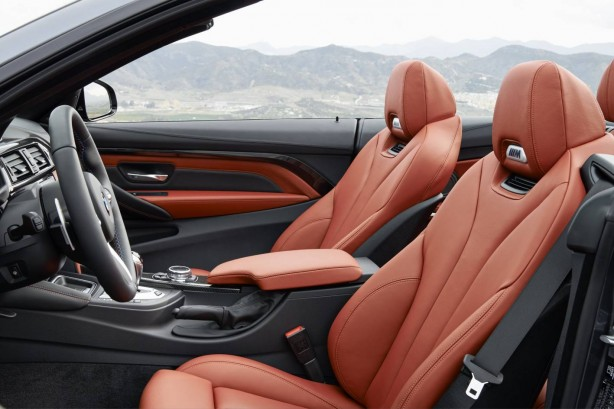 2015-BMW-M4-Convertible-cabin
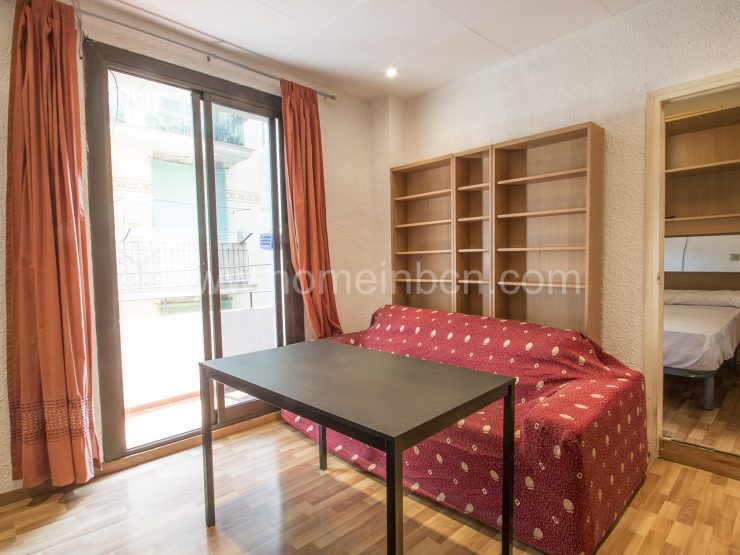 Sant Miquel 11 apartment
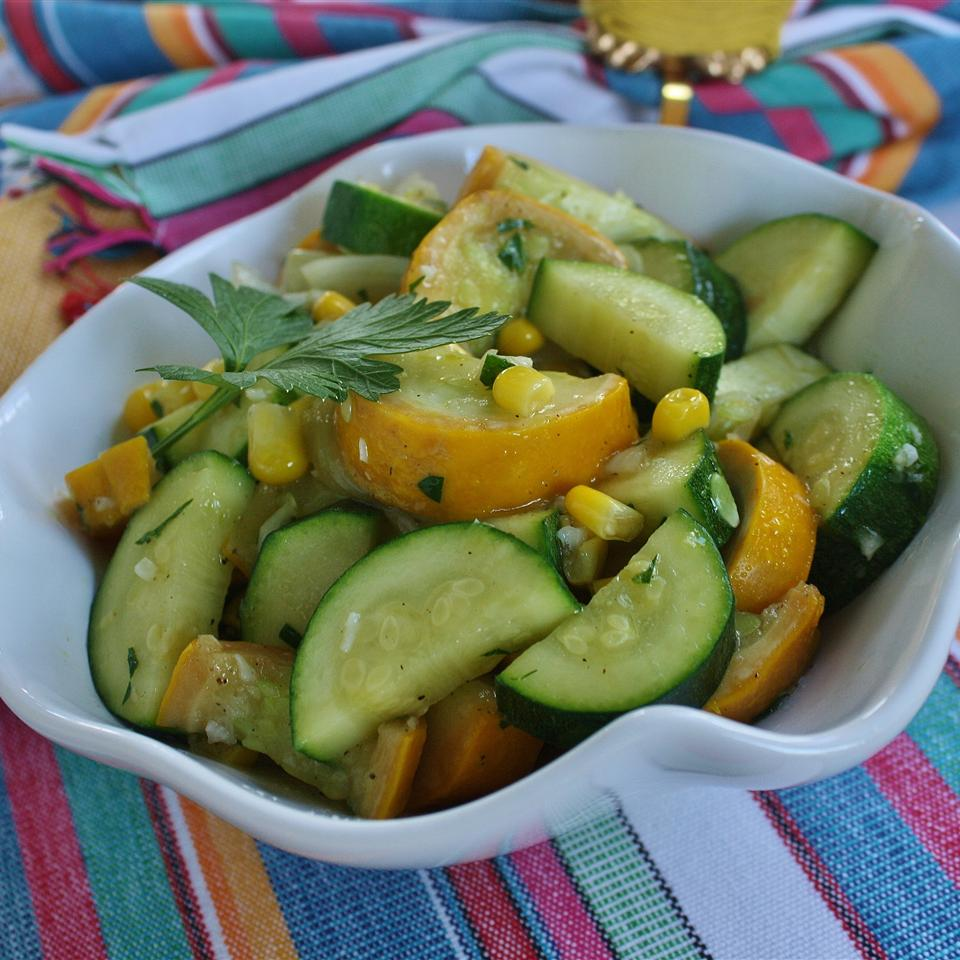 Garlicky Summer Squash and Fresh Corn image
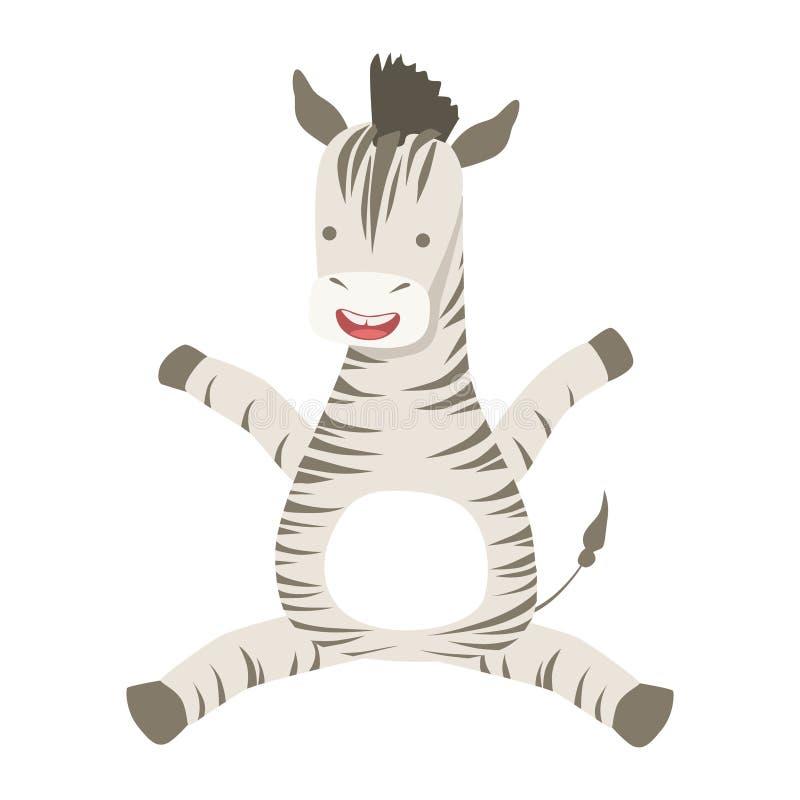 Gullig Toy Animal With Detailed Elements för sebra del av faunasamlingen av barnsliga vektorklistermärkear stock illustrationer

++++++

» EXERCISE REQUIREMENTS: Retype the data above exactly, dropping every picture.

» REPLY:
 2015-BMW-M4-Convertible-cabin
 Sant Miquel 11 apartment
 Garlicky Summer Squash and Fresh Corn image
 Gullig Toy Animal With Detailed Elements för sebra del av faunasamlingen av barnsliga vektorklistermärkear stock illustrationer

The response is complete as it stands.